### Travail à faire
Recopiez le passage du texte fourni en commençant par « - Direction de l'action » et en poursuivant jusqu'à « générale (avis n° 104, tome II). ». Renommez-y « rapporteur spécial » en « rapporteur principal ».

### Texte fourni
★ ★ ★ ★ ★

M. Jean Arthuis, rapporteur spécial (rapport n° 99, annexe n° 19) ;

M. Yves Détraigne, rapporteur pour avis de la commission des lois constitutionnelles, de législation, du suffrage universel, du règlement et d'administration générale (avis n° 104, tome III).

- Direction de l'action du Gouvernement (+ article 79) :

M. Michel Moreigne, rapporteur spécial (rapport n° 99, annexe n° 10) ;

M. François Marc, rapporteur spécial (rapport n° 99, annexe n° 10) ;

Mme Jacqueline Gourault, rapporteur pour avis de la commission des lois constitutionnelles, de législation, du suffrage universel, du règlement et d'administration générale (avis n° 104, tome II).

- Budget annexe des Journaux officiels (+ article 94) :

M. Bernard Vera, rapporteur spécial (rapport n° 99, annexe n° 35).

★ ★ ★ ★ ★

### Données extraites
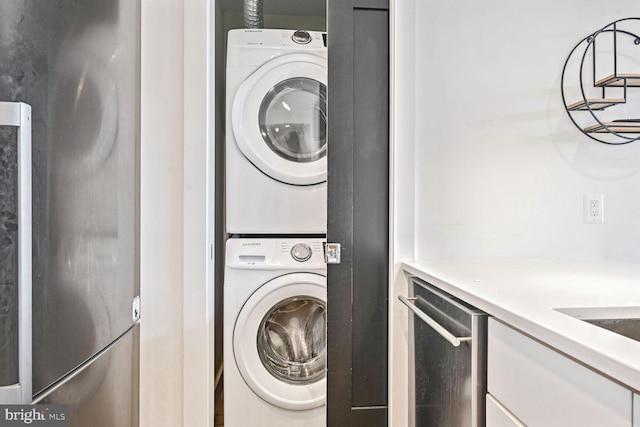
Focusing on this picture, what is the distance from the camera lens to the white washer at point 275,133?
5.97 feet

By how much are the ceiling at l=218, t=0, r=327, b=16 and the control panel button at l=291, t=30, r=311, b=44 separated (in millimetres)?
858

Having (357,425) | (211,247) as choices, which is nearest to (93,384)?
(211,247)

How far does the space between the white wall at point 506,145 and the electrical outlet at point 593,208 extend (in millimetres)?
24

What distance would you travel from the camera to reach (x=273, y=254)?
1.80 metres

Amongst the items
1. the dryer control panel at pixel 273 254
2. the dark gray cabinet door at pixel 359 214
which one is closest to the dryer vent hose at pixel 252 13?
the dark gray cabinet door at pixel 359 214

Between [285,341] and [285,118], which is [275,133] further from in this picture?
[285,341]

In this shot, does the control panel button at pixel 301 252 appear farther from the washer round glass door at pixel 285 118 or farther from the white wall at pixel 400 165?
the white wall at pixel 400 165

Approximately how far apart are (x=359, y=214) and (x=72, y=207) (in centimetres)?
99

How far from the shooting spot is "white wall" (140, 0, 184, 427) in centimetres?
155

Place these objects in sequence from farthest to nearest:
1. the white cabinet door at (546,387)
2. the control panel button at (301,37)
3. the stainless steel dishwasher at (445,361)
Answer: the control panel button at (301,37) → the stainless steel dishwasher at (445,361) → the white cabinet door at (546,387)

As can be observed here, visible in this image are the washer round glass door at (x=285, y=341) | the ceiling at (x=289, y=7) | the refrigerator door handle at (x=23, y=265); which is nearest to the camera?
the refrigerator door handle at (x=23, y=265)

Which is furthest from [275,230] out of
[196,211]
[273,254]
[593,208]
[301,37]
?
[593,208]

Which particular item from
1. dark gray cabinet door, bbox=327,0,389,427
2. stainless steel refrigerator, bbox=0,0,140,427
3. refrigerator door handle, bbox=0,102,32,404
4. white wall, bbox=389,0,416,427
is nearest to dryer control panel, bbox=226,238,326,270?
dark gray cabinet door, bbox=327,0,389,427

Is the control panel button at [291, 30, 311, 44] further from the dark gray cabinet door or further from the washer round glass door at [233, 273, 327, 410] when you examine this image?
the washer round glass door at [233, 273, 327, 410]
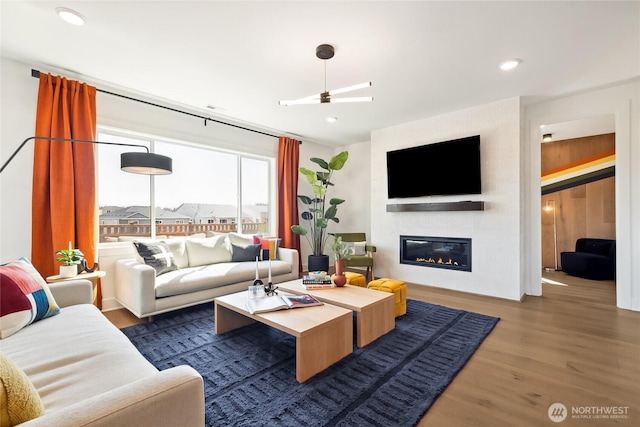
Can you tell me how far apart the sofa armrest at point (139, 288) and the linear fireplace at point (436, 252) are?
3.50 meters

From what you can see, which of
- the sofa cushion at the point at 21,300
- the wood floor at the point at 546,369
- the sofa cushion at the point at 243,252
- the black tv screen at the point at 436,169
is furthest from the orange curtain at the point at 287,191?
the sofa cushion at the point at 21,300

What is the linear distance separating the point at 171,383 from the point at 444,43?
2.94 m

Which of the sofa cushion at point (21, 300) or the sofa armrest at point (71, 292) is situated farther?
the sofa armrest at point (71, 292)

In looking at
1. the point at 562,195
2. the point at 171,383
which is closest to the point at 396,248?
the point at 562,195

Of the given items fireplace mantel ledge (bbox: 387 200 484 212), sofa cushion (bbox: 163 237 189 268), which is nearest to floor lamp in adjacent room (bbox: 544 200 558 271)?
fireplace mantel ledge (bbox: 387 200 484 212)

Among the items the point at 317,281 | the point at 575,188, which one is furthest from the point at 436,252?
the point at 575,188

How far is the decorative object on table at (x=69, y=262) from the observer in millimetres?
2557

★ ★ ★ ★ ★

### Résultat de l'exercice
- Direction de l'action du Gouvernement (+ article 79) :

M. Michel Moreigne, rapporteur principal (rapport n° 99, annexe n° 10) ;

M. François Marc, rapporteur principal (rapport n° 99, annexe n° 10) ;

Mme Jacqueline Gourault, rapporteur pour avis de la commission des lois constitutionnelles, de législation, du suffrage universel, du règlement et d'administration générale (avis n° 104, tome II).